Top of Text under study
Other members of the transgender community agree that the recent spike in trans murders is really a continuation of longstanding issues that cut their lives short in many ways.
Jennicet Gutierrez is an organizer with Familia Trans Queer Liberation Movement. She was also the activist who drew criticism from some in the LGBT community for heckling President Obama during a speech, about not granting quick asylum for transgender immigrants.
“The reality is for many of our transgender sisters, they don’t have that support,” explains Gutierrez. “They get kicked out of their homes, which puts them on the streets. Many don’t have housing available, so they try to meet with people and sometimes the people they connect with put them in positions to be abused and the sad thing is in some cases for them to end up murdered.”
A recent report by the Center for American Progress shows that transgender people are four times more likely to live in poverty. That puts them in situations and neighborhoods that increase their risk of being victimized.
Discrimination in housing, education, health care and employment can lead them to illegal activities like survival sex and drug dealing, which leads to violence against them, for which they’re afraid to seek help. This vicious cycle is a grim reality for many in the community.
That’s why trans activists aren’t demanding new laws, at least not now. In 2009, President Obama signed the Hate Crimes Prevention Act, which included transgender protection, but it hasn’t stopped crimes against them, and hasn’t improved their access to the social safety net.
They admit that while the increased visibility of transgender people is part of the problem, it is also inherently part of the solution. They hope that recent and important strides for public figures will translate to similar inclusion for all of them.
Bottom of Text under study
Top of Dataset entries
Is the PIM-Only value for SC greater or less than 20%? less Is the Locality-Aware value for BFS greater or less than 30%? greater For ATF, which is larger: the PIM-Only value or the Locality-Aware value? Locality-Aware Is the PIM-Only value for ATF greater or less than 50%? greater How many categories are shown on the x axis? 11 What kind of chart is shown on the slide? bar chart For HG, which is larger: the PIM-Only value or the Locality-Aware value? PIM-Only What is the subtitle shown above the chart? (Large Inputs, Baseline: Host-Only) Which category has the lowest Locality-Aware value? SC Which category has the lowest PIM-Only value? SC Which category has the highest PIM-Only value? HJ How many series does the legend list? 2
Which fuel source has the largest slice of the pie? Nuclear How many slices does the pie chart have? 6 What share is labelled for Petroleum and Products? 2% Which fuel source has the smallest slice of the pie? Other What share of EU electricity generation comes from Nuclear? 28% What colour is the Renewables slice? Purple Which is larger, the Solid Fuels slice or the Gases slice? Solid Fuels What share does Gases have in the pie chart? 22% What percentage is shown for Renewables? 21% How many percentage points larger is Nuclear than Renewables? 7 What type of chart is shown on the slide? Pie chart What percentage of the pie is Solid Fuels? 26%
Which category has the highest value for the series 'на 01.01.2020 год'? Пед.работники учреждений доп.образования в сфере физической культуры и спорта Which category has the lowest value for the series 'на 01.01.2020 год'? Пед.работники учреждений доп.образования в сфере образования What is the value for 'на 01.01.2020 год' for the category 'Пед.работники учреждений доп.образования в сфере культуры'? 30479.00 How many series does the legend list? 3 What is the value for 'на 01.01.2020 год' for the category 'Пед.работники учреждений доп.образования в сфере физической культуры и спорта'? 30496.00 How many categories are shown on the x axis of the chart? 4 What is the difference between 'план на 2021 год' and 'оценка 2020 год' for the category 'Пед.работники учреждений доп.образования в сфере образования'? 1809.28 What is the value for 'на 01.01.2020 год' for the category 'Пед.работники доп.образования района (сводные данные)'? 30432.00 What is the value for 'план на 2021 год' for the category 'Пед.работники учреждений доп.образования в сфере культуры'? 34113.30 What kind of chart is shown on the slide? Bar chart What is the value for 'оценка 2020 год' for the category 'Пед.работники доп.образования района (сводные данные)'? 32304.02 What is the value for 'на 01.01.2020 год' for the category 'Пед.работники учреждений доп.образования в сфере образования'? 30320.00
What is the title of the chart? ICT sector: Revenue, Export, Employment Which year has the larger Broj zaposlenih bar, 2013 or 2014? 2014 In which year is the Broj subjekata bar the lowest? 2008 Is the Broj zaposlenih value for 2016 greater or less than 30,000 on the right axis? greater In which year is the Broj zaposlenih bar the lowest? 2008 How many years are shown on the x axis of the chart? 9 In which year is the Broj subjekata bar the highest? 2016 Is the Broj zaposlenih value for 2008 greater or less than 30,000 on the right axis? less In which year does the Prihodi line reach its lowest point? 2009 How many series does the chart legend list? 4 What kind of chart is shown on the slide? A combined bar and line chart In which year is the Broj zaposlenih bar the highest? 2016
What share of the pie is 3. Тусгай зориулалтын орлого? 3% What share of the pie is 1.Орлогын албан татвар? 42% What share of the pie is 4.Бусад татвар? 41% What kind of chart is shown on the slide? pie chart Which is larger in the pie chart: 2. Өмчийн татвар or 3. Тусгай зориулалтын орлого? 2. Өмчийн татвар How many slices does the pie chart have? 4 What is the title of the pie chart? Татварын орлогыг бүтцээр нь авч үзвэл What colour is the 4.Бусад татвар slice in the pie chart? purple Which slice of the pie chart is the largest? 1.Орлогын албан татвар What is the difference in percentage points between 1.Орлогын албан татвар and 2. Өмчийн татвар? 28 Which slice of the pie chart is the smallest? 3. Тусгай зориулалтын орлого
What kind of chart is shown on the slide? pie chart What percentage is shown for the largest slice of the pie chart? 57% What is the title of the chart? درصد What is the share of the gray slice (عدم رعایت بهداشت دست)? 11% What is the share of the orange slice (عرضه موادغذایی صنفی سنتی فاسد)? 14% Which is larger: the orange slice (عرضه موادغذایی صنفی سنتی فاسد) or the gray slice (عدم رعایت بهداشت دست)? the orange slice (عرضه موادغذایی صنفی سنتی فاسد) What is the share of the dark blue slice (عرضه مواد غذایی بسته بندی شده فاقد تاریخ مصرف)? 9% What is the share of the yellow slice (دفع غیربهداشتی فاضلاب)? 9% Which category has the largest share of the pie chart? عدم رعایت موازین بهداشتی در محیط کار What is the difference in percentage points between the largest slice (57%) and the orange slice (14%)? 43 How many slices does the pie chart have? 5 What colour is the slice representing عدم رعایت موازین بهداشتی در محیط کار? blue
Bottom of Dataset entries
▶ [Requirement 1]
In the text on violence against transgender people, how much more likely does the Center for American Progress report say transgender people are to live in poverty?
▶ [Requirement 2]
Reproduce the stretch of the text on violence against transgender people from "They admit that" through "all of them.".

▶ [Answer box 1]
Four times more likely.

▶ [Answer box 2]
They admit that while the increased visibility of transgender people is part of the problem, it is also inherently part of the solution. They hope that recent and important strides for public figures will translate to similar inclusion for all of them.